By 1939, Germany’s currency, the Reichsmark, was a carefully managed instrument of state policy, stripped of its traditional functions and shielded from public scrutiny. The Nazi regime, having come to power in 1933, had eliminated unemployment through massive public works and rearmament, but this was financed not by sound fiscal policy but by massive deficit spending and financial manipulation. The government employed complex financial instruments like "Mefo bills"—promissory notes issued by a dummy company to hide military spending—and enforced strict capital controls to prevent citizens from exchanging Reichsmarks for foreign currency or gold. While price and wage controls maintained a facade of stability, the economy was fundamentally geared toward war preparation, with consumption goods increasingly scarce as resources were diverted to the military.
Internationally, the Reichsmark was a non-convertible currency, its value artificially sustained by bilateral trade agreements (clearing agreements) that forced trading partners in Southeastern Europe and Latin America to accept Reichsmarks for raw materials. This system allowed Germany to obtain crucial resources without spending scarce gold or hard currency reserves, effectively putting its trading partners on a war credit line. Domestically, the government relied heavily on borrowing from its own population through propaganda-driven savings schemes, while also plundering the assets of persecuted groups, particularly Jews, to bolster state coffers. This created a precarious "guns before butter" economy, where financial collapse was only staved off by the prospect of future conquest and plunder.

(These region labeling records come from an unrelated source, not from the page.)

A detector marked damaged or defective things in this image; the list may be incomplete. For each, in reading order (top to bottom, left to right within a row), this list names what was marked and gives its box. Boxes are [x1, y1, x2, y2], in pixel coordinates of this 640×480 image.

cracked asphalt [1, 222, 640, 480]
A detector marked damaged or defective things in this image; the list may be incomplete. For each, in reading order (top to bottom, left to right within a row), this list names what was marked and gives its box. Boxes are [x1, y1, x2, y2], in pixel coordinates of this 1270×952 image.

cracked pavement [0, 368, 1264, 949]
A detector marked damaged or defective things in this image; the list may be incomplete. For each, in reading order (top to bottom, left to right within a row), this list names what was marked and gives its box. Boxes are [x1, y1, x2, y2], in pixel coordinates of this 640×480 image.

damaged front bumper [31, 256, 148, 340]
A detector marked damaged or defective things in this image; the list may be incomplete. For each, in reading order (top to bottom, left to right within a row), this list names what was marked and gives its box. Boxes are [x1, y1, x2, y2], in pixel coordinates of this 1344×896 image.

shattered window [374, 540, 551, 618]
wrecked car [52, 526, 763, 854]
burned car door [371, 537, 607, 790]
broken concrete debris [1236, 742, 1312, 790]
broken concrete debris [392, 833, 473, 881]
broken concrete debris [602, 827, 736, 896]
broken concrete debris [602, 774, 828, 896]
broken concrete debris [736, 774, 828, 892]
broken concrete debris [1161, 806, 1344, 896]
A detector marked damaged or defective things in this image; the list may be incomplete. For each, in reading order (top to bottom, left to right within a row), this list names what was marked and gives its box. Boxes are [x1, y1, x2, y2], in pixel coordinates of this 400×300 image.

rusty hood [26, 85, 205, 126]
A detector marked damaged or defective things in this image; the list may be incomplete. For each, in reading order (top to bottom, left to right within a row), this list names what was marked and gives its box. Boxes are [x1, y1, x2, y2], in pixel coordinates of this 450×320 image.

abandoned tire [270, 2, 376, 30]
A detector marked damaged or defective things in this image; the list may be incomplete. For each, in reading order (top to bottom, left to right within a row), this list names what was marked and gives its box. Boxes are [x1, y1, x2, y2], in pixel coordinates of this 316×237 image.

On the eve of World War II in September 1939, the German currency was therefore in a state of concealed crisis. The massive accumulation of secret debt and the diversion of all economic capacity to the military meant the Reichsmark’s stability was entirely dependent on the regime’s political control and the success of its impending aggressive wars. The currency was not an economic unit reflecting market value but a tool for resource mobilization, designed to function only within the closed, controlled system of the Nazi war economy. Its ultimate viability was tied to a victory that would provide the looted resources to pay off the nation's enormous hidden debts.